- [EXTRACTED TEXT]:
************

At the end of the day i'm coming at this from a programmers point of view because thats what i'm good at - doesnt necessarily mean its the best approach (the prerenders are always going to look much nicer) but its what i'm going to use for the cow project.

Well, i wrote some stuff down (mainly to get it straight in my own head) which covers the basics (planet/cloud rotation, day/night cycle and texture merging) so i will post it here in case anyone wants to have a play

I've done some quick images in Paint shop pro (using the arithmetic tool - yes, this stuff really is that basic) which are fairly representative of what the output should look like.

Havent done the spherical conversion yet - trying to come up with an ultra-efficient algorithm that doesnt look too shoddy.




Planet rendering

For each planet we require a number of textures:

(1) Daytime surface map (24 bpp)
Image

(2) Nighttime surface map (lightmap) (24 bpp)
Image

(3) Cloud colour map (24 bpp)
(4) Cloud transparency map (8 bpp) range from 0.0 (totally transparent) to 1.0 (opaque)
Image
I havent got a good transparency map for clouds handy, so for the moment i have just used a greyscale for both, and will bodge the merge function in PSP.

(5) Day Shadow map (8 bpp) range from 0.0 (full night) to 1.0 (full day)
Image

(6) Night Shadow map (8 bpp) range from 1.0 (full night) to 0.0 (full day)
Image

Note that the night shadow map is *almost* a direct inversion of the day shadow map
However, things look much more realistic in general if the dayside is allowed to fade out completely before
the nightlights begin to fade in. Thus there is a 'dead-zone' where neither dayside or nightside are shown.

Also note that there should probably be some fade-off towards the top and bottom of the day shadow map, but this is a very quick bodge at the moment.

TEXTURE ROTATIONS

All textures must be the same size

dx = texture width (in pixels)
dy = texture height (in pixels)

There are 3 different degrees of rotation in the x axis for the planet

r = rotation of surface (applied to daytime and and nighttime surface maps)

************

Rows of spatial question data
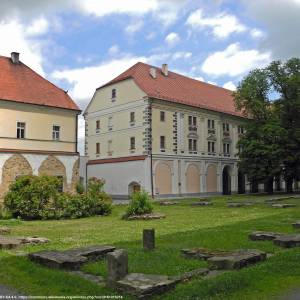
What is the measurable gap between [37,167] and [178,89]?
1001 inches

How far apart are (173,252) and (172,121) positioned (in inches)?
1600

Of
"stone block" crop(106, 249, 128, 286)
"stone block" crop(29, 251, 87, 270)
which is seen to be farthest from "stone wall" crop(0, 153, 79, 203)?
"stone block" crop(106, 249, 128, 286)

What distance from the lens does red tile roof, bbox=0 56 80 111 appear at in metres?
33.8

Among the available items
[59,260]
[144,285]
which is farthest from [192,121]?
[144,285]

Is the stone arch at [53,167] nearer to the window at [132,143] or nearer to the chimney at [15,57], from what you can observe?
the chimney at [15,57]

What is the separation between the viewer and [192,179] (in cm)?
5194

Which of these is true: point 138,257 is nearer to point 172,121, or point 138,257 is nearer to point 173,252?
point 173,252

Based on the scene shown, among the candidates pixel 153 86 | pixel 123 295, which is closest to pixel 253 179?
pixel 153 86

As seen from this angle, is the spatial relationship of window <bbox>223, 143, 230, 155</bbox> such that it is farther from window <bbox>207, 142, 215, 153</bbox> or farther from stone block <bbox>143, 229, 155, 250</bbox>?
stone block <bbox>143, 229, 155, 250</bbox>

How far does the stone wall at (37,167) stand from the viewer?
31.5 metres

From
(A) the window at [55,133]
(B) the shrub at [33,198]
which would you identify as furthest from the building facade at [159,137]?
(B) the shrub at [33,198]

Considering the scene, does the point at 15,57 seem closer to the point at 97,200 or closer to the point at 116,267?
the point at 97,200

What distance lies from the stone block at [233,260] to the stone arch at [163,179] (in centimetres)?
3818

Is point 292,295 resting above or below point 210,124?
below
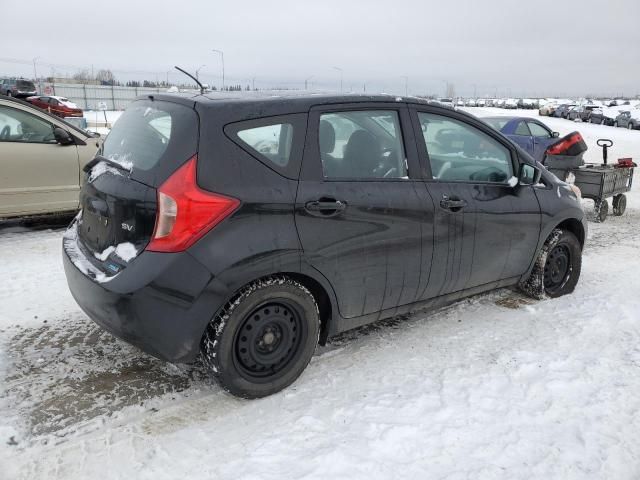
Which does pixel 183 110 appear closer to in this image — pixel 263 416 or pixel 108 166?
pixel 108 166

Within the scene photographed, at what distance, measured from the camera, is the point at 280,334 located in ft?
10.3

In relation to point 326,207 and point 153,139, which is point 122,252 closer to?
point 153,139

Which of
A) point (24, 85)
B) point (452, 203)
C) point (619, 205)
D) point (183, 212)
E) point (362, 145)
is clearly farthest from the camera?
point (24, 85)

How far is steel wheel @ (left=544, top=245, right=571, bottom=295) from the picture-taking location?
15.8 ft

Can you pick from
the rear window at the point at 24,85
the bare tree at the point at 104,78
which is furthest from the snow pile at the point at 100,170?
the bare tree at the point at 104,78

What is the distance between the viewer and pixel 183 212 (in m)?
2.72

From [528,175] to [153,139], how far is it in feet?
9.53

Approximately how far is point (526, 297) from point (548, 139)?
1003 cm

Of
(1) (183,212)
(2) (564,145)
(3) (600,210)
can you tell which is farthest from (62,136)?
(3) (600,210)

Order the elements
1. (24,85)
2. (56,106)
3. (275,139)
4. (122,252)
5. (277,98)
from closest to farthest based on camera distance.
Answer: (122,252), (275,139), (277,98), (56,106), (24,85)

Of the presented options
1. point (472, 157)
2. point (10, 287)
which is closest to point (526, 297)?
point (472, 157)

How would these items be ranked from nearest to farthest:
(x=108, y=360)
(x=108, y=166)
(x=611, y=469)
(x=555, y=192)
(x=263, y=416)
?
1. (x=611, y=469)
2. (x=263, y=416)
3. (x=108, y=166)
4. (x=108, y=360)
5. (x=555, y=192)

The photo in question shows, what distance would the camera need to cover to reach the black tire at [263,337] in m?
2.91

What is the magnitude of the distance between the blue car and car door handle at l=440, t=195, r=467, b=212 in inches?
409
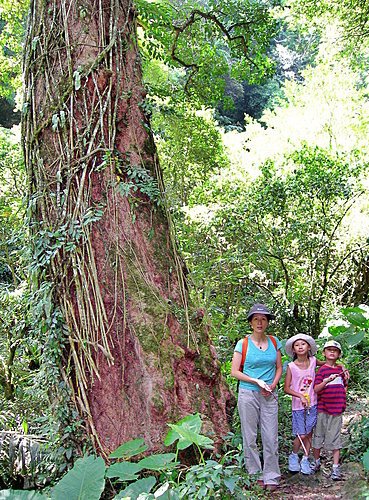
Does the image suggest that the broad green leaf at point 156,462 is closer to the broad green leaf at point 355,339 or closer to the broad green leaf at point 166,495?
the broad green leaf at point 166,495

************

- [TASK INSTRUCTIONS]:
A) In the planet rendering notes, translate the sentence "All textures must be the same size" into Spanish.
B) Go on with the planet rendering notes, starting right after the line defining r as the surface rotation.

- [EXERCISE ANSWERS]:
A) Todas las texturas deben tener el mismo tamaño.

B)
rc = rotation of clouds relative to surface (applied to cloud colour and transparency maps)
rs = rotation of shadow map relative to surface

Now, viewing the sphere side-on we only need to display exactly half of the textures at any time.
Thus we start to take the surface texture pixels from x = r to (r+dx/2) for each line from y = 0 to dy
Note that wrap around occurs, thus if x > dx then x -= dx

So we have 3 x values
x = pixel from surface
xc = pixel from clouds
xs = pixel from shadow

Code: Select all

	for (y=0; y<dy; y++) {
		for (x_count=0; x_count<dx/2; x+count++) {

			x = r + x_count;
			if (x >= dx) x-= dx;

			xc = x + rc;
			if (xc >= dx) xc -= dx;

			xs = x + rs;
			if (xs >= dx) xs -= dx;

			... merge pixels
		}
	}
MERGING PIXELS

pd = daytime surface pixel value at (x, y)
pn = nighttime surface pixel value at (x, y)
pc = cloud colour pixel value at (xc, y)
t = cloud transparency value at (xc, y)
sd = day shadow value at (xs, y)
sn = night shadow value at (xs, y)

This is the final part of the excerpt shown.